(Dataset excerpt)
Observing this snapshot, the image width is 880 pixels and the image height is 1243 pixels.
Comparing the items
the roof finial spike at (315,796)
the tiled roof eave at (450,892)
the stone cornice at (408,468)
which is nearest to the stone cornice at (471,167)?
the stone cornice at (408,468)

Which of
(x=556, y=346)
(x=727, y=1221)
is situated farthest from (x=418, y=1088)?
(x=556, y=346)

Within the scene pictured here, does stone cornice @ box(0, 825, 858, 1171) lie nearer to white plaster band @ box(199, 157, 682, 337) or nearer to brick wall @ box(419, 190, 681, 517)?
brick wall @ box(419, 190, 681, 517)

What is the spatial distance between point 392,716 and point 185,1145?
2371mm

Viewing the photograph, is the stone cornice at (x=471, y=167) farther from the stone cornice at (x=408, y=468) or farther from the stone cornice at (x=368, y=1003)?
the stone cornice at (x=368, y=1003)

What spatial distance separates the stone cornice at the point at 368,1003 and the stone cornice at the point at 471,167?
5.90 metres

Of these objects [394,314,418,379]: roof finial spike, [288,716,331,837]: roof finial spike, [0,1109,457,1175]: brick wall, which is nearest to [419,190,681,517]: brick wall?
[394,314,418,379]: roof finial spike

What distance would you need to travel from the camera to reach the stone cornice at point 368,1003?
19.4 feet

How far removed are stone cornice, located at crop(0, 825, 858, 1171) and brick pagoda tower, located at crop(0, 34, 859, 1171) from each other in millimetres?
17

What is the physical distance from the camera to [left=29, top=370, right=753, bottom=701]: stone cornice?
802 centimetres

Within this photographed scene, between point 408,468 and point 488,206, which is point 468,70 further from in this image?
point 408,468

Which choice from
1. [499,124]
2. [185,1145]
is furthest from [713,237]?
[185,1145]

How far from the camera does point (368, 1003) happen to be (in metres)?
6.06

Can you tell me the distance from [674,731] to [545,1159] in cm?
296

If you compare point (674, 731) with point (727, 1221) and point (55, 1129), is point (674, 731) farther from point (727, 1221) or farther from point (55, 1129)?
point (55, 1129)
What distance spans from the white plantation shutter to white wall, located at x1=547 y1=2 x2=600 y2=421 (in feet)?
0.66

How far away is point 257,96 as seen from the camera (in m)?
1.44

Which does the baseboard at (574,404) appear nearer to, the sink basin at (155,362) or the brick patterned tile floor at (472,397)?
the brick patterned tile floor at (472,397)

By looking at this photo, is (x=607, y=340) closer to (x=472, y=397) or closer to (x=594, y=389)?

### What to produce
Repeat everything from the line containing "Which choice from" down to the last line of the records, word for word.

### Final answer
Which choice from
1. [499,124]
2. [185,1145]
is furthest from [713,237]?
[185,1145]

How far from the camera does point (368, 1003) happen to be (in metres)?
6.06

Can you tell me the distance from [674,731] to [545,1159] in cm?
296

If you compare point (674, 731) with point (727, 1221) and point (55, 1129), is point (674, 731) farther from point (727, 1221) or farther from point (55, 1129)?
point (55, 1129)
What distance spans from the white plantation shutter to white wall, located at x1=547 y1=2 x2=600 y2=421 (in feet)?
0.66

How far away is point 257,96 as seen from the camera (in m)?
1.44

Which does the baseboard at (574,404) appear nearer to, the sink basin at (155,362) or the brick patterned tile floor at (472,397)?
the brick patterned tile floor at (472,397)

By looking at this photo, is (x=607, y=340) closer to (x=472, y=397) or closer to (x=594, y=389)?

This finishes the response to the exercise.